What you need to do
Rewrite the records below as a JSON list of strings, one string per line, with blank lines omitted. Leave the pictures out of the answer.

(Image and question records)

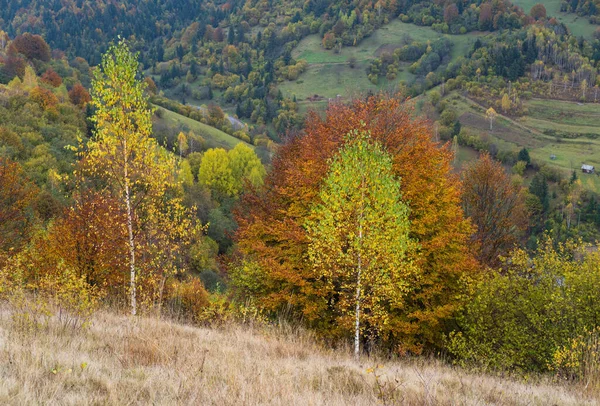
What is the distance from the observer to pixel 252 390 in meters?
6.63

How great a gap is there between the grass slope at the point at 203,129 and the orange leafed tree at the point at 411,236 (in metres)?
111

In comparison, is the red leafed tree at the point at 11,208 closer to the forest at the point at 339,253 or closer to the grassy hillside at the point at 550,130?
the forest at the point at 339,253

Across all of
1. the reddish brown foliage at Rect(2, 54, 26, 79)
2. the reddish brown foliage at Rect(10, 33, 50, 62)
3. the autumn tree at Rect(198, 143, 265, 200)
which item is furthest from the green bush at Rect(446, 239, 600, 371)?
the reddish brown foliage at Rect(10, 33, 50, 62)

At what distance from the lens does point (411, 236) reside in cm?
2088

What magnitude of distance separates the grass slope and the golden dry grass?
124591mm

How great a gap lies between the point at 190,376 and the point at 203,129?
13764 cm

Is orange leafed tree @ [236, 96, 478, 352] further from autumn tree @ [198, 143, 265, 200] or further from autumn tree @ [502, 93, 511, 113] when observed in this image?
autumn tree @ [502, 93, 511, 113]

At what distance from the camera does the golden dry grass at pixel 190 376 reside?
6055mm

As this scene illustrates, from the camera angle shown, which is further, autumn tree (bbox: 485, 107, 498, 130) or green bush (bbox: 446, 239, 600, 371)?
autumn tree (bbox: 485, 107, 498, 130)

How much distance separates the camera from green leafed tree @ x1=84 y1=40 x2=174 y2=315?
15.7m

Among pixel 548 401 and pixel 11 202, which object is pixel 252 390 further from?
pixel 11 202

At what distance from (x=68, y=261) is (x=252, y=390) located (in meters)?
25.8

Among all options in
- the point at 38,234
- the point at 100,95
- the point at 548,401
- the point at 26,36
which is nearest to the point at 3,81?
the point at 26,36

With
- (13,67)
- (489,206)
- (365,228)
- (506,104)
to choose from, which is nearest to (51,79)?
(13,67)
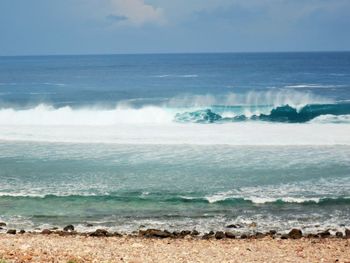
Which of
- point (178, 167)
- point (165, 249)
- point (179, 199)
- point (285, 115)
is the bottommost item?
point (165, 249)

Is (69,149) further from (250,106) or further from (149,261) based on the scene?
(250,106)

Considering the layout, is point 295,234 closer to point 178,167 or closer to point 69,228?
point 69,228

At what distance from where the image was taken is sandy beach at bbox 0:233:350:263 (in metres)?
9.71

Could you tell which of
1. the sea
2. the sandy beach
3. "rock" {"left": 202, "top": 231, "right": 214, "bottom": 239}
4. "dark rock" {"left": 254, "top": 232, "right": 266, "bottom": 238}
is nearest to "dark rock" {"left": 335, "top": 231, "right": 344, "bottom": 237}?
the sandy beach

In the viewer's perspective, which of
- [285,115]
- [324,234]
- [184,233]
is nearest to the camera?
[324,234]

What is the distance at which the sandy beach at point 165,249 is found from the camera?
382 inches

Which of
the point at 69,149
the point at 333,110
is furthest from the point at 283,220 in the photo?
the point at 333,110

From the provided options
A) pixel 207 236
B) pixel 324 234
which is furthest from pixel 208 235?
pixel 324 234

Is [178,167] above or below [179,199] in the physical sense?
above

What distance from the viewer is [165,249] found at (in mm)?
11219

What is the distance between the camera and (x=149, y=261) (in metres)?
9.86

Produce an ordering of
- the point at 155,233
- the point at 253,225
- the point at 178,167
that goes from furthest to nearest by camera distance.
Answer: the point at 178,167
the point at 253,225
the point at 155,233

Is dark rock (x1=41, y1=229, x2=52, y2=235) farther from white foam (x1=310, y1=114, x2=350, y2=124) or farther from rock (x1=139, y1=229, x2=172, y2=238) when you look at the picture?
white foam (x1=310, y1=114, x2=350, y2=124)

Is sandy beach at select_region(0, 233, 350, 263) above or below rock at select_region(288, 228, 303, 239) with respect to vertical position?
below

Response below
[
  "What is the distance from the observer to pixel 252 390 in meters?",
  "6.63",
  "How great a gap is there between the grass slope at the point at 203,129 and the orange leafed tree at the point at 411,236 (in metres)?",
  "111",
  "In comparison, is the red leafed tree at the point at 11,208 closer to the forest at the point at 339,253 or closer to the grassy hillside at the point at 550,130?",
  "the forest at the point at 339,253",
  "Across all of",
  "1. the reddish brown foliage at Rect(2, 54, 26, 79)",
  "2. the reddish brown foliage at Rect(10, 33, 50, 62)",
  "3. the autumn tree at Rect(198, 143, 265, 200)",
  "which item is furthest from the green bush at Rect(446, 239, 600, 371)?",
  "the reddish brown foliage at Rect(10, 33, 50, 62)",
  "At what distance from the lens does point (411, 236) reside in cm?",
  "2088",
  "What magnitude of distance separates the grass slope and the golden dry grass?",
  "124591mm",
  "How great a gap lies between the point at 190,376 and the point at 203,129?",
  "13764 cm",
  "Is orange leafed tree @ [236, 96, 478, 352] further from autumn tree @ [198, 143, 265, 200] or further from autumn tree @ [502, 93, 511, 113] when observed in this image?",
  "autumn tree @ [502, 93, 511, 113]",
  "At what distance from the camera does the golden dry grass at pixel 190 376 reside?",
  "6055mm",
  "As this scene illustrates, from the camera angle shown, which is further, autumn tree (bbox: 485, 107, 498, 130) or green bush (bbox: 446, 239, 600, 371)?",
  "autumn tree (bbox: 485, 107, 498, 130)",
  "How much distance separates the camera from green leafed tree @ x1=84 y1=40 x2=174 y2=315?",
  "15.7m",
  "Among pixel 548 401 and pixel 11 202, which object is pixel 252 390 further from?",
  "pixel 11 202",
  "At what distance from (x=68, y=261) is (x=252, y=390) located (in meters)?",
  "25.8",
  "Among all options in",
  "- the point at 38,234",
  "- the point at 100,95",
  "- the point at 548,401",
  "- the point at 26,36",
  "which is nearest to the point at 3,81?",
  "the point at 26,36",
  "With",
  "- (13,67)",
  "- (489,206)",
  "- (365,228)",
  "- (506,104)",
  "to choose from, which is nearest to (51,79)?",
  "(13,67)",
  "Which of",
  "- point (178, 167)",
  "- point (165, 249)",
  "- point (179, 199)",
  "- point (285, 115)",
  "is the bottommost item?",
  "point (165, 249)",
  "Is (69,149) further from (250,106) or further from (149,261) based on the scene?",
  "(250,106)",
  "Considering the layout, is point 295,234 closer to point 178,167 or closer to point 69,228?",
  "point 69,228",
  "At what distance from where the image was taken is sandy beach at bbox 0:233:350:263 (in metres)?",
  "9.71",
  "Could you tell which of",
  "1. the sea",
  "2. the sandy beach",
  "3. \"rock\" {\"left\": 202, \"top\": 231, \"right\": 214, \"bottom\": 239}",
  "4. \"dark rock\" {\"left\": 254, \"top\": 232, \"right\": 266, \"bottom\": 238}",
  "is nearest to \"dark rock\" {\"left\": 335, \"top\": 231, \"right\": 344, \"bottom\": 237}?",
  "the sandy beach",
  "In the viewer's perspective, which of",
  "- [285,115]",
  "- [324,234]",
  "- [184,233]",
  "is nearest to the camera?",
  "[324,234]",
  "What is the distance at which the sandy beach at point 165,249 is found from the camera?",
  "382 inches",
  "Which of",
  "the point at 69,149",
  "the point at 333,110",
  "is furthest from the point at 283,220 in the photo?",
  "the point at 333,110",
  "From the provided options",
  "A) pixel 207 236",
  "B) pixel 324 234",
  "which is furthest from pixel 208 235?",
  "pixel 324 234",
  "Is [178,167] above or below [179,199] in the physical sense?",
  "above",
  "What distance from the viewer is [165,249] found at (in mm)?",
  "11219",
  "What is the distance between the camera and (x=149, y=261) (in metres)?",
  "9.86",
  "Produce an ordering of",
  "- the point at 155,233",
  "- the point at 253,225",
  "- the point at 178,167",
  "that goes from furthest to nearest by camera distance.",
  "Answer: the point at 178,167",
  "the point at 253,225",
  "the point at 155,233",
  "Is dark rock (x1=41, y1=229, x2=52, y2=235) farther from white foam (x1=310, y1=114, x2=350, y2=124) or farther from rock (x1=139, y1=229, x2=172, y2=238) when you look at the picture?",
  "white foam (x1=310, y1=114, x2=350, y2=124)",
  "Is sandy beach at select_region(0, 233, 350, 263) above or below rock at select_region(288, 228, 303, 239) with respect to vertical position?",
  "below"
]